— Textauszug —
....
Irland ist nicht gerade als Autoland bekannt. Doch mit dem Umbruch zur E-Mobilität spielt die Vergangenheit keine große Rolle: Gute Unis und Tech-Konzerne haben Irland zu einem Zentrum von Software- und Batterieentwicklung gemacht. Und der Standort punktet mit weiteren Vorteilen.

irlands historische chance

Die irische Stadt Limerick: An der dortigen Universität findet innovative Forschung statt Getty Images/mikroman6

Grüne Wiesen, Felder, Schafe auf hügeligen Weiden – nach landwirtschaftlichem Idyll sieht das Örtchen Tuam eine halbe Stunde nördlich von Galway im Westen Irlands auf den ersten Blick aus. Doch die 10.000-Einwohner-Stadt ist ein Zentrum für Mobilitätstechnologie.
....
— Vorliegendes Material —

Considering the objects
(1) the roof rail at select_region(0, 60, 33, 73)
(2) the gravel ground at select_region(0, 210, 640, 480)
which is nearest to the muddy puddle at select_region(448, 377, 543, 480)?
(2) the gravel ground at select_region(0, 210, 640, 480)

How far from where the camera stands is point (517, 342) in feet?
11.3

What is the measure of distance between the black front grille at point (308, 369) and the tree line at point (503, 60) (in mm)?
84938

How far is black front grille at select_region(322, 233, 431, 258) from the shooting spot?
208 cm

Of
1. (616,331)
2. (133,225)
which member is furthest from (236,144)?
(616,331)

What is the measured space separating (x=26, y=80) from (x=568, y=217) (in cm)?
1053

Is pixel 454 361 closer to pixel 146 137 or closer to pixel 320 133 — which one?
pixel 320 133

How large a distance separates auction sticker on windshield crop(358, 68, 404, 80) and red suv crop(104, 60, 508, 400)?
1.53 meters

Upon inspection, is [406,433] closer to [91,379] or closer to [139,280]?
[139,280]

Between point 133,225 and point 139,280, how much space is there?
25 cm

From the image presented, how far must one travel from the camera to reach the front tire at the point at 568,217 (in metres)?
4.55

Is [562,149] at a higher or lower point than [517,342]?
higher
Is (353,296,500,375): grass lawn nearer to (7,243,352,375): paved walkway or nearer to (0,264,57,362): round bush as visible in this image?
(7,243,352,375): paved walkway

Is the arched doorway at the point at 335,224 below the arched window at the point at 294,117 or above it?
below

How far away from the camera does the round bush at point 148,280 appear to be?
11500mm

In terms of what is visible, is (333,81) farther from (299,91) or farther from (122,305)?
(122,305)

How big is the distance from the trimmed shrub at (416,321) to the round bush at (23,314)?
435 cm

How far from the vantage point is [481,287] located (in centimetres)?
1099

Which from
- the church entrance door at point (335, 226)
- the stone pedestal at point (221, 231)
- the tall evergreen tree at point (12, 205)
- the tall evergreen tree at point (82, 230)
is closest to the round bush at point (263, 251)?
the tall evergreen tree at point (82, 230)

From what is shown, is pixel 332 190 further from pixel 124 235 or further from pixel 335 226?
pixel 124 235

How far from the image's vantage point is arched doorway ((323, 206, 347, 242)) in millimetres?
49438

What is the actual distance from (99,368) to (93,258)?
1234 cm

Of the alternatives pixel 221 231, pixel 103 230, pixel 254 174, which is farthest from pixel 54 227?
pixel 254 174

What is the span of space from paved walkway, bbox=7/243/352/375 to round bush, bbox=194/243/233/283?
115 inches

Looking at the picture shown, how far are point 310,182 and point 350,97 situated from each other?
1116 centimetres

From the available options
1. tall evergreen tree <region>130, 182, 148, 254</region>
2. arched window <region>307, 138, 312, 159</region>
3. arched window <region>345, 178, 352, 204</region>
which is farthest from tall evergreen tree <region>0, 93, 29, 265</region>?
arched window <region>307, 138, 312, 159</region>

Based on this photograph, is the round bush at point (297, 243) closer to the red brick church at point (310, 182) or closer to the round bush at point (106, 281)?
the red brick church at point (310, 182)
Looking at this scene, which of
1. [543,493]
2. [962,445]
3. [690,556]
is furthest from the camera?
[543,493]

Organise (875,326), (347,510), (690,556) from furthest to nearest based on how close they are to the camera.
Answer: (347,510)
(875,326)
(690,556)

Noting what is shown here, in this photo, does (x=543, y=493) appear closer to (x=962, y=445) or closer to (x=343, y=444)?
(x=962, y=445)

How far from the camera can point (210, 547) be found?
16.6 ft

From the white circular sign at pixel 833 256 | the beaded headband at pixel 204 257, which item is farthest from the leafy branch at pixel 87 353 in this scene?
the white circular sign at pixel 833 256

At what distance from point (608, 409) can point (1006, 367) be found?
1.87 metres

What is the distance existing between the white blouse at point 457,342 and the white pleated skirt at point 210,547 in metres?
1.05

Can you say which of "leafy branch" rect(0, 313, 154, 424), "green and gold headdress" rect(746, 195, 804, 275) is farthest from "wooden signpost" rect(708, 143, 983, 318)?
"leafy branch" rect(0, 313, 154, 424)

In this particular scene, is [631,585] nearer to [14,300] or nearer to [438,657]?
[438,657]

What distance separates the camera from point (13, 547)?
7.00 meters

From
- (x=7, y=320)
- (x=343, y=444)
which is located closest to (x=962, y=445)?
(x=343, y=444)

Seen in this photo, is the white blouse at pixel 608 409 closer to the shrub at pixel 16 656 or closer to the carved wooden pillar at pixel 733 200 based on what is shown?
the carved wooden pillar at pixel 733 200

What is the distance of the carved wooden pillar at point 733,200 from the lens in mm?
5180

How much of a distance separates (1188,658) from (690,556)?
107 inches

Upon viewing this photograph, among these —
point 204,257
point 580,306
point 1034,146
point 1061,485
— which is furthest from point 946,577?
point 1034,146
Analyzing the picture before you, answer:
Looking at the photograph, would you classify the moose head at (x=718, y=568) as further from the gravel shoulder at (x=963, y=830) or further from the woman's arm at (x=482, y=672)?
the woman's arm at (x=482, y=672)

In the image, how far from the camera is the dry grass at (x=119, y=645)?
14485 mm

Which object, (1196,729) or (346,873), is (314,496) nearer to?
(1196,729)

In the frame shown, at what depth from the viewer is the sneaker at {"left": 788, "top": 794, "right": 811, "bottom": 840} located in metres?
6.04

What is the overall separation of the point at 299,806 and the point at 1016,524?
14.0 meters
....
— Gestellte Aufgabe A —
Stimmen diese Aussagen mit dem Textauszug über Irland überein? Antworte jeweils mit Ja oder Nein und zitiere die entscheidenden Worte aus dem Text. (i) Tuam liegt eine halbe Stunde nördlich von Galway. (ii) Irland ist als Autoland bekannt. (iii) Tuam hat rund 100.000 Einwohner.
— Gestellte Aufgabe B —
Wie geht der Textauszug über Irland weiter? Setze ihn nach seinem letzten Satz fort.
Das Material steht in keinem Zusammenhang mit dem Textauszug.

— Lösung A —
(i) Ja: „eine halbe Stunde nördlich von Galway“
(ii) Nein: „Irland ist nicht gerade als Autoland bekannt.“
(iii) Nein: „die 10.000-Einwohner-Stadt“

— Lösung B —
Hier tüftelt der französische Autozulieferer Valeo an neuen Kameras, Radar- und Lidarsystemen und den dazugehörigen Softwaresystemen, um Fahrzeuge mit immer ausgefeilteren Sensorsystemen auszustatten.

Zu den Projekten, an denen hier gearbeitet wird, gehört unter anderem ein voll automatisiertes Park-System, ohne Fahrer findet das Auto dabei alleine einen Parkplatz, in Kooperation mit BMW. 1000 Angestellte hat der Standort, über die Hälfte davon Ingenieure und Informatiker, die in der Forschung tätig sind.

Die Entwicklung von automobiler Sicherheitstechnik in Tuam reicht 40 Jahre zurück, 2007 wurde das Unternehmen von Valeo übernommen. „Der Westen Irlands ist traditionell kein Automobil-Hotspot, doch wir zeigen, dass man mit der richtigen Technologie und den richtigen Menschen überall innovativ sein kann“, sagt Peter Reilly, der in Tuam für Driving-Vision-Systeme zuständig ist.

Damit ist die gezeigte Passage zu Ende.